▶ _AIM_
An exact copy of the records is required, minus the pictures they hold.

INFORMATION GIVEN start

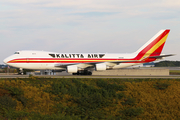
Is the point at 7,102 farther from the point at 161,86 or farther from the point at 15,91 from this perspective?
the point at 161,86

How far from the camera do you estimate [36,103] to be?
61.2 feet

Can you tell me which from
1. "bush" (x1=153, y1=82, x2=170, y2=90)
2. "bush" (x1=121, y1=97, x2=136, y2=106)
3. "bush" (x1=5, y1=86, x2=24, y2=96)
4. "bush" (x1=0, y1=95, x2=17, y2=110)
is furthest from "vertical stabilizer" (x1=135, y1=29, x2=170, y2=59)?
"bush" (x1=0, y1=95, x2=17, y2=110)

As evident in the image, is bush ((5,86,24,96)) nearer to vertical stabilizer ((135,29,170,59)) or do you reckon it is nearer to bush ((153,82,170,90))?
bush ((153,82,170,90))

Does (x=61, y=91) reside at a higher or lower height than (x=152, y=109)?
higher

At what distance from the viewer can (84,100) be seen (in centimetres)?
1905

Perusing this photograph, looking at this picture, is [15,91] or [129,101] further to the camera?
[129,101]

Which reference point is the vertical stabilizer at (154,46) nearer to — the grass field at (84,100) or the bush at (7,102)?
the grass field at (84,100)

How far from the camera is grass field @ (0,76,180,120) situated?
690 inches

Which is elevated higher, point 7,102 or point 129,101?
point 7,102

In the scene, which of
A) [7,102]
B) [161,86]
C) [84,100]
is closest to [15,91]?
[7,102]

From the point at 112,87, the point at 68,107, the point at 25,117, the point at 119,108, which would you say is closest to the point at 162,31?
the point at 112,87

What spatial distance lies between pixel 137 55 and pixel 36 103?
26549 millimetres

INFORMATION GIVEN end

▶ _EXPECTED ANSWER_
Is the point at 7,102 farther from the point at 161,86 or farther from the point at 15,91 from this perspective?
the point at 161,86

How far from the camera do you estimate [36,103] to be?
61.2 feet

Can you tell me which from
1. "bush" (x1=153, y1=82, x2=170, y2=90)
2. "bush" (x1=121, y1=97, x2=136, y2=106)
3. "bush" (x1=5, y1=86, x2=24, y2=96)
4. "bush" (x1=0, y1=95, x2=17, y2=110)
is furthest from "vertical stabilizer" (x1=135, y1=29, x2=170, y2=59)?
"bush" (x1=0, y1=95, x2=17, y2=110)

As evident in the image, is bush ((5,86,24,96)) nearer to vertical stabilizer ((135,29,170,59)) or do you reckon it is nearer to bush ((153,82,170,90))?
bush ((153,82,170,90))

Does (x=61, y=91) reside at a higher or lower height than (x=152, y=109)?
higher

At what distance from the viewer can (84,100) be seen (in centimetres)?
1905

Perusing this photograph, looking at this picture, is [15,91] or [129,101] further to the camera?
[129,101]

Which reference point is the vertical stabilizer at (154,46) nearer to — the grass field at (84,100) or the bush at (7,102)?
the grass field at (84,100)

How far from the camera is grass field @ (0,76,180,120) situated?
690 inches

Which is elevated higher, point 7,102 or point 129,101?
point 7,102

In the scene, which of
A) [7,102]
B) [161,86]
C) [84,100]
is closest to [15,91]?
[7,102]

From the point at 112,87, the point at 68,107, the point at 25,117, the point at 119,108, which would you say is closest to the point at 162,31?
the point at 112,87

What spatial distance lies between pixel 137 55 and pixel 36 103?
26549 millimetres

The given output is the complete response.